**本文**
--*--

向かいの座席ではTさんがさっきと同じ姿勢で眠っている。通路を挟んだ隣ではベットに組み換えた座席で石川さんが気持ち良さそうに眠っている。
その上の寝台でもシャンの男性が静かに寝息をたてていた。

「きっとこの辺りは単線で、特急といえども対向列車が来るのを、かなりの時間待たなければならないんだ」
私は今見た裸電球の灯を思い描きながら、天井を眺めつつ考えていた。
「たぶん列車はマンダレーまで3時間か4時間ぐらいのところまで進んできていて、今時間調整をしているんだろう」と。

時々私は仕事で鳥取県の米子市へ出かけることがある。
大阪から米子へ行くには高速バスが便利で安価なので、ほとんどの場合それを利用することにしている。しかし積雪のある冬の間や交通渋滞が予想される連休などはバスだと時間が予定通りにならないことが多いのでJRを利用することに決めている。
大阪からJRで米子へ行くには、まず新幹線で岡山まで出て、そこから在来線のL特急「やくも」に乗り換えて日本海側を目指して移動することになるのだ。
「やくも」の走る路線「伯備線」は倉敷から新見を経て米子に至る山岳路線だ。
景色はいいのが特徴だが映画「寅さんシリーズ」で前田吟演じる博の出身地として知られる備中高梁以北は単線になっている。

--*--

**元データ**

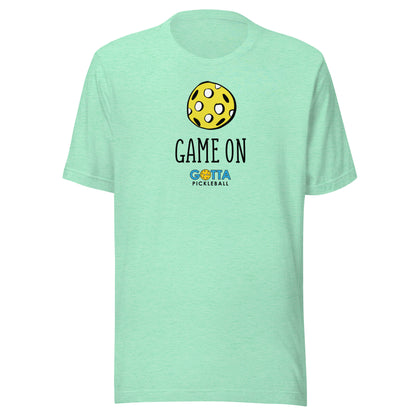 Classic T-Shirt: GAME ON (more colors)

--*--

**取り組む課題**
1. 本文の「向かいの座席ではTさんがさっ」から「調整をしているんだろう」と。」までを、「マンダレー」を「ヤンゴン」に置き換えて書き直してください。
2. 本文のうち「時々私は仕事で」で始まる段落を、主な事実を残して箇条書きにまとめてください。

**課題ごとの解答**
1.
向かいの座席ではTさんがさっきと同じ姿勢で眠っている。通路を挟んだ隣ではベットに組み換えた座席で石川さんが気持ち良さそうに眠っている。
その上の寝台でもシャンの男性が静かに寝息をたてていた。

「きっとこの辺りは単線で、特急といえども対向列車が来るのを、かなりの時間待たなければならないんだ」
私は今見た裸電球の灯を思い描きながら、天井を眺めつつ考えていた。
「たぶん列車はヤンゴンまで3時間か4時間ぐらいのところまで進んできていて、今時間調整をしているんだろう」と。

2.
- 仕事で時々、鳥取県の米子市へ出かける。
- 大阪から米子へは、便利で安価な高速バスをほとんどの場合利用している。
- 積雪のある冬の間や渋滞が予想される連休には、バスだと時間が予定通りにならないことが多い。そのためJRを利用する。
- JRでは、新幹線で岡山まで行き、在来線のL特急「やくも」に乗り換えて日本海側を目指す。
- 「やくも」が走る伯備線は、倉敷から新見を経て米子に至る山岳路線で、景色がいい。
- 映画「寅さんシリーズ」で前田吟演じる博の出身地として知られる備中高梁から北は、単線になっている。